From: Peter Zijlstra <peterz@infradead.org>
To: tmhikaru@gmail.com
Cc: Damien Wyart <damien.wyart@free.fr>,
Venkatesh Pallipadi <venki@google.com>,
Chase Douglas <chase.douglas@canonical.com>,
Ingo Molnar <mingo@elte.hu>, Thomas Gleixner <tglx@linutronix.de>,
linux-kernel@vger.kernel.org, Kyle McMartin <kyle@mcmartin.ca>
Subject: Re: High CPU load when machine is idle (related to PROBLEM: Unusually high load average when idle in 2.6.35, 2.6.35.1 and later)
Date: Tue, 30 Nov 2010 15:59:05 +0100 [thread overview]
Message-ID: <1291129145.32004.874.camel@laptop> (raw)
In-Reply-To: <1291071677.32004.527.camel@laptop>
On Tue, 2010-11-30 at 00:01 +0100, Peter Zijlstra wrote:
>
> Ok, that's good testing.. so its still not quite the same as NO_HZ=n,
> how about this one?
>
> (it seems to drop down to 0.00 if I wait a few minutes with top -d5)
OK, so here's a less crufty patch that gets the same result on my
machine, load drops down to 0.00 after a while.
It seems a bit slower to reach 0.00, but that could be because I
actually changed the load computation for NO_HZ=n as well, I added a
rounding factor in calc_load(), we no longer truncate the division.
If people want to compare, simply remove the third line from
calc_load(): load += 1UL << (FSHIFT - 1), to restore the old behaviour.
---
include/linux/sched.h | 2 +-
kernel/sched.c | 127 ++++++++++++++++++++++++++++++++++++++++++++----
kernel/timer.c | 2 +-
3 files changed, 118 insertions(+), 13 deletions(-)

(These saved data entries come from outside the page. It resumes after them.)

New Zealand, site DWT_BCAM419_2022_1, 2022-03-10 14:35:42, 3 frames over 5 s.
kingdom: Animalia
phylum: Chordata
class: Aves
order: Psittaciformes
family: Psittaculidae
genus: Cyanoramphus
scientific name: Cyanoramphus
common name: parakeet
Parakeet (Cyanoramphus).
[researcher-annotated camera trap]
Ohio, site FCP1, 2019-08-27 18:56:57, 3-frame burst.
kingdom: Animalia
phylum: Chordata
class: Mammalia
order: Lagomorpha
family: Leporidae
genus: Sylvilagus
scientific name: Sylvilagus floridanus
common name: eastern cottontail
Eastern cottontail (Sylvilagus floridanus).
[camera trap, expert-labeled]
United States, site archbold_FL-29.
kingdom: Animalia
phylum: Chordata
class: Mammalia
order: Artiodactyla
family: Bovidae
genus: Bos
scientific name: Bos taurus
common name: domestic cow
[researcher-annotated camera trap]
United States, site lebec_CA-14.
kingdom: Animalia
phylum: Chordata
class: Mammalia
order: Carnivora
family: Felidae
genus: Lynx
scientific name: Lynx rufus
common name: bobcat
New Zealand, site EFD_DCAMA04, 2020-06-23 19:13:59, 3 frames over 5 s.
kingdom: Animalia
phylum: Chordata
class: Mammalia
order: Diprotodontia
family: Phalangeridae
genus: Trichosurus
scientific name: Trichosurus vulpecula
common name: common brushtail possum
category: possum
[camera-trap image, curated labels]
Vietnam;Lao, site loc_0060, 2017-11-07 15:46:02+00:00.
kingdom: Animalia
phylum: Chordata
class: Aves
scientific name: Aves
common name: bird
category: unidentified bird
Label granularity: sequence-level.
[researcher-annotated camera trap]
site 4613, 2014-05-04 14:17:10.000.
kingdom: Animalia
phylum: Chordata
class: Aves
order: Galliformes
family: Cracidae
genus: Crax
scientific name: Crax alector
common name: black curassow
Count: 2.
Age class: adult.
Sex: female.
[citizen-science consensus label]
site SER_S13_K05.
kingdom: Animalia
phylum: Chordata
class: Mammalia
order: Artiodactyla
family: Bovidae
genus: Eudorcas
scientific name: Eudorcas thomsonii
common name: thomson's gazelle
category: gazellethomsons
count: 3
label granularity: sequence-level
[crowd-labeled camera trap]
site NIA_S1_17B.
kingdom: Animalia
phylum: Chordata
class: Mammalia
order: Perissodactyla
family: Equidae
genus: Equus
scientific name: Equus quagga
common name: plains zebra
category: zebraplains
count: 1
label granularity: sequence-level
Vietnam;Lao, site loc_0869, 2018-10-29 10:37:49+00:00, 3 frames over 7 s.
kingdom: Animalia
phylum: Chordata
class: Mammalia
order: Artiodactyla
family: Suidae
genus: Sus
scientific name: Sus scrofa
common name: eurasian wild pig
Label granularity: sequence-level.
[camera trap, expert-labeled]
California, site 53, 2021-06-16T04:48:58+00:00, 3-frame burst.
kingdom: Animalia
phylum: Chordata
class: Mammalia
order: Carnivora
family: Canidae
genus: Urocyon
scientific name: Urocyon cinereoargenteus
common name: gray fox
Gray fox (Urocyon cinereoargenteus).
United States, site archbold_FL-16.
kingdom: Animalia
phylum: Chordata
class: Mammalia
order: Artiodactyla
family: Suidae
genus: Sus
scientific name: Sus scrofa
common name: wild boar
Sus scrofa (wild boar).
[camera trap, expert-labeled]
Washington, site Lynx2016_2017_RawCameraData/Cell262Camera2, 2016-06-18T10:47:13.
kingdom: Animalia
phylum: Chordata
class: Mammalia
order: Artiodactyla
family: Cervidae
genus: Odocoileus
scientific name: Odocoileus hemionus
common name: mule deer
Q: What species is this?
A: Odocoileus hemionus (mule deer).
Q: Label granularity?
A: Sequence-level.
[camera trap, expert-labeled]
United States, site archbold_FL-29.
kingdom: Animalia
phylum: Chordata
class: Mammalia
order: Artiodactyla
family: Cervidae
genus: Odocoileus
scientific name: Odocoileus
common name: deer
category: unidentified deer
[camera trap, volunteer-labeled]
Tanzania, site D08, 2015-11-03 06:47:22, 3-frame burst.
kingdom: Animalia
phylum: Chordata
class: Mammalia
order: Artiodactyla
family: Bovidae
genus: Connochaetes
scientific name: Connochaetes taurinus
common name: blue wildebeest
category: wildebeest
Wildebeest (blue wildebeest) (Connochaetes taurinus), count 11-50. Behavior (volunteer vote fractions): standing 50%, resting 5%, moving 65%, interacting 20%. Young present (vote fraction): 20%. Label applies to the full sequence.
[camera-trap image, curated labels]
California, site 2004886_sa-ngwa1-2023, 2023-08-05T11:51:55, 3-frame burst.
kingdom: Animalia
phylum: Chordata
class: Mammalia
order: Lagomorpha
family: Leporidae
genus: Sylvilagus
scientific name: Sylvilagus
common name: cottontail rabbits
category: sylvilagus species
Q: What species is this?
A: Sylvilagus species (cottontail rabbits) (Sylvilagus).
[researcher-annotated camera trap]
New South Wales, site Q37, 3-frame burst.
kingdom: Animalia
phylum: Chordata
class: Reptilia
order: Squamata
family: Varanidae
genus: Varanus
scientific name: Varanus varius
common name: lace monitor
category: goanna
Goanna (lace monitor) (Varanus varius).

diff --git a/include/linux/sched.h b/include/linux/sched.h
index de4d68f..a6e0c62 100644
--- a/include/linux/sched.h
+++ b/include/linux/sched.h
@@ -143,7 +143,7 @@ extern unsigned long nr_iowait_cpu(int cpu);
extern unsigned long this_cpu_load(void);
-extern void calc_global_load(void);
+extern void calc_global_load(unsigned long ticks);
extern unsigned long get_parent_ip(unsigned long addr);
diff --git a/kernel/sched.c b/kernel/sched.c
index 864040c..7868a18 100644
--- a/kernel/sched.c
+++ b/kernel/sched.c
@@ -2978,6 +2978,15 @@ static long calc_load_fold_active(struct rq *this_rq)
return delta;
}
+static unsigned long
+calc_load(unsigned long load, unsigned long exp, unsigned long active)
+{
+ load *= exp;
+ load += active * (FIXED_1 - exp);
+ load += 1UL << (FSHIFT - 1);
+ return load >> FSHIFT;
+}
+
#ifdef CONFIG_NO_HZ
/*
* For NO_HZ we delay the active fold to the next LOAD_FREQ update.
@@ -3007,6 +3016,105 @@ static long calc_load_fold_idle(void)
return delta;
}
+
+/**
+ * fixed_power_int - compute: x^n, in O(log n) time
+ *
+ * @x: base of the power
+ * @frac_bits: fractional bits of @x
+ * @n: power to raise @x to.
+ *
+ * By exploiting the relation between the definition of the natural power
+ * function: x^n := x*x*...*x (x multiplied by itself for n times), and
+ * the binary encoding of numbers used by computers: n := \Sum n_i * 2^i,
+ * (where: n_i \elem {0, 1}, the binary vector representing n),
+ * we find: x^n := x^(\Sum n_i * 2^i) := \Prod x^(n_i * 2^i), which is
+ * of course trivially computable in O(log_2 n), the length of our binary
+ * vector.
+ */
+static unsigned long
+fixed_power_int(unsigned long x, unsigned int frac_bits, unsigned int n)
+{
+ unsigned long result = 1UL << frac_bits;
+
+ if (n) for (;;) {
+ if (n & 1) {
+ result *= x;
+ result += 1UL << (frac_bits - 1);
+ result >>= frac_bits;
+ }
+ n >>= 1;
+ if (!n)
+ break;
+ x *= x;
+ x += 1UL << (frac_bits - 1);
+ x >>= frac_bits;
+ }
+
+ return result;
+}
+
+/*
+ * a1 = a0 * e + a * (1 - e)
+ *
+ * a2 = a1 * e + a * (1 - e)
+ * = (a0 * e + a * (1 - e)) * e + a * (1 - e)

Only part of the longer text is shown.